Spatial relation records
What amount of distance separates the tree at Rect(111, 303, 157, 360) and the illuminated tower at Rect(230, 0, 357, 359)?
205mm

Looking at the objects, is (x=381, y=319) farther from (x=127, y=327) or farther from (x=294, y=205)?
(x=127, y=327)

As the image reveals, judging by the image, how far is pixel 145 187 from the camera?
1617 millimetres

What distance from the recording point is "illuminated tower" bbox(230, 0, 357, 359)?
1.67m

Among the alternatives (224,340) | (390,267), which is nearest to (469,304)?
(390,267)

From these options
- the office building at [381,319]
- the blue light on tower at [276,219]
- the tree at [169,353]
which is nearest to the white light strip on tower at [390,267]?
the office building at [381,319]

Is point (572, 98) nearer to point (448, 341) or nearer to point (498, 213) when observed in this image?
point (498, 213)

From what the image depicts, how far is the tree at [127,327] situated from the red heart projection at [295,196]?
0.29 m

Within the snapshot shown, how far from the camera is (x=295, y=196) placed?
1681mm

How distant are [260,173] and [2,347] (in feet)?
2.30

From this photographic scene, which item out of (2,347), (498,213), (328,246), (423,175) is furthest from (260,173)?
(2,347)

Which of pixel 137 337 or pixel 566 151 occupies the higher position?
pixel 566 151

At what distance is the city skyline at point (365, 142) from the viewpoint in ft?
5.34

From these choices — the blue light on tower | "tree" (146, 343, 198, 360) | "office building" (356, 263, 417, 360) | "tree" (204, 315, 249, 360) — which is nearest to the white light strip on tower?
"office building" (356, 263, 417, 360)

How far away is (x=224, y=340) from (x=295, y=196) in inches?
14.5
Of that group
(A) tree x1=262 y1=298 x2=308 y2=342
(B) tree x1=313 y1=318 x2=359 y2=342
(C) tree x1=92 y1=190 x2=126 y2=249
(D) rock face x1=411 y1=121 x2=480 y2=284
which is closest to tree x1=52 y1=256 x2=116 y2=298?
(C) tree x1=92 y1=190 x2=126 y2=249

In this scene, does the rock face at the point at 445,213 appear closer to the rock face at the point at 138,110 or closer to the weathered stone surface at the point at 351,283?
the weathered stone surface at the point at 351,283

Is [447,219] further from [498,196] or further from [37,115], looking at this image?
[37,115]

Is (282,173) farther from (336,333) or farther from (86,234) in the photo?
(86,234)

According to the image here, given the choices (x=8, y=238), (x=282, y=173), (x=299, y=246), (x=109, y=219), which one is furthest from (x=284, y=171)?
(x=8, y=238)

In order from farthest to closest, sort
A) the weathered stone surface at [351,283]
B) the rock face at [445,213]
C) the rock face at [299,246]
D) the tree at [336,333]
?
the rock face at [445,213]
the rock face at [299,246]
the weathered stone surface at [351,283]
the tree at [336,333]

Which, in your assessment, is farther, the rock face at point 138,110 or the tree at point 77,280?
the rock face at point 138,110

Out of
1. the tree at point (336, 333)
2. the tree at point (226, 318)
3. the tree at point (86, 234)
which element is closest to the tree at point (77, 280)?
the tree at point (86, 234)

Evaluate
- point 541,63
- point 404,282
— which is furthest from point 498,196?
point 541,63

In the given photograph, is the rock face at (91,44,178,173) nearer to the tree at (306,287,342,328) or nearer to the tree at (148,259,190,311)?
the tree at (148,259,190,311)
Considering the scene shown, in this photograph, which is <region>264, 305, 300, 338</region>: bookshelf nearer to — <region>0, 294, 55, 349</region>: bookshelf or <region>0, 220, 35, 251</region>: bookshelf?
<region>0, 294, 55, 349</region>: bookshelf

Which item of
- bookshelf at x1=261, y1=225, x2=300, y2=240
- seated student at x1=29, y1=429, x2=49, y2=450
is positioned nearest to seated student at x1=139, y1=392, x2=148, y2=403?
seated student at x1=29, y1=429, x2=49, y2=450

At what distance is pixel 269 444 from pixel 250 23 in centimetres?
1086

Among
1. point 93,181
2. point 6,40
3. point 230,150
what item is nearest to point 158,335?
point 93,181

▶ [YOUR INSTRUCTIONS] Rewrite all the records above, changing each "illuminated tower" to "lit tower" and leaving everything else unchanged.

▶ [TASK OUTPUT]
What amount of distance separates the tree at Rect(111, 303, 157, 360) and the lit tower at Rect(230, 0, 357, 359)?
205mm

Looking at the objects, is (x=381, y=319) farther from (x=127, y=327) or farther from (x=294, y=205)?
(x=127, y=327)

As the image reveals, judging by the image, how far is pixel 145 187 from the camera?
1617 millimetres

What distance from the recording point is "lit tower" bbox(230, 0, 357, 359)?
1.67m

Among the alternatives (224,340) | (390,267), which is nearest to (469,304)?
(390,267)

From these options
- the office building at [381,319]
- the blue light on tower at [276,219]
- the tree at [169,353]
which is nearest to the white light strip on tower at [390,267]?
the office building at [381,319]

Is point (572, 98) nearer to point (448, 341) or nearer to point (498, 213) when observed in this image?
point (498, 213)

From what the image depicts, how far is the tree at [127,327] situated from the red heart projection at [295,196]?
0.29 m

Within the snapshot shown, how far from the camera is (x=295, y=196) placed?
1681mm

How distant are [260,173] and [2,347] (in feet)?
2.30

From this photographic scene, which item out of (2,347), (498,213), (328,246), (423,175) is furthest from (260,173)?
(2,347)

Which of pixel 137 337 or pixel 566 151 occupies the higher position?
pixel 566 151

At what distance is the city skyline at point (365, 142) from the viewpoint in ft?
5.34

From these choices — the blue light on tower | "tree" (146, 343, 198, 360) | "office building" (356, 263, 417, 360) | "tree" (204, 315, 249, 360) — which is nearest to the white light strip on tower?
"office building" (356, 263, 417, 360)

How far away is (x=224, y=340) from (x=295, y=196) in inches?
14.5
Of that group
(A) tree x1=262 y1=298 x2=308 y2=342
(B) tree x1=313 y1=318 x2=359 y2=342
(C) tree x1=92 y1=190 x2=126 y2=249
(D) rock face x1=411 y1=121 x2=480 y2=284
which is closest to tree x1=52 y1=256 x2=116 y2=298?
(C) tree x1=92 y1=190 x2=126 y2=249

In this scene, does the rock face at the point at 445,213 appear closer to the rock face at the point at 138,110 or closer to the weathered stone surface at the point at 351,283?
the weathered stone surface at the point at 351,283

Is [447,219] further from [498,196] or further from [37,115], looking at this image?
[37,115]

Is (282,173) farther from (336,333) or farther from (86,234) in the photo?
(86,234)

According to the image here, given the choices (x=8, y=238), (x=282, y=173), (x=299, y=246), (x=109, y=219), which one is furthest from (x=284, y=171)?
(x=8, y=238)

In order from farthest to closest, sort
A) the weathered stone surface at [351,283]
B) the rock face at [445,213]
C) the rock face at [299,246]
D) the tree at [336,333]
?
the rock face at [445,213]
the rock face at [299,246]
the weathered stone surface at [351,283]
the tree at [336,333]

Which, in your assessment, is farther, the rock face at point 138,110 or the tree at point 77,280?
the rock face at point 138,110

Out of
1. the tree at point (336, 333)
2. the tree at point (226, 318)
3. the tree at point (86, 234)
which element is closest to the tree at point (77, 280)?
the tree at point (86, 234)

Evaluate
- point 541,63
- point 404,282
— which is furthest from point 498,196?
point 541,63

In the given photograph, is the rock face at (91,44,178,173) nearer to the tree at (306,287,342,328) or nearer to the tree at (148,259,190,311)?
the tree at (148,259,190,311)
Considering the scene shown, in this photograph, which is <region>264, 305, 300, 338</region>: bookshelf nearer to — <region>0, 294, 55, 349</region>: bookshelf or <region>0, 220, 35, 251</region>: bookshelf?
<region>0, 294, 55, 349</region>: bookshelf

Which item of
- bookshelf at x1=261, y1=225, x2=300, y2=240
- seated student at x1=29, y1=429, x2=49, y2=450
is positioned nearest to seated student at x1=139, y1=392, x2=148, y2=403?
seated student at x1=29, y1=429, x2=49, y2=450

At what distance is pixel 269 444 from pixel 250 23 in centimetres?
1086

Among
1. point 93,181
2. point 6,40
3. point 230,150
what item is nearest to point 158,335?
point 93,181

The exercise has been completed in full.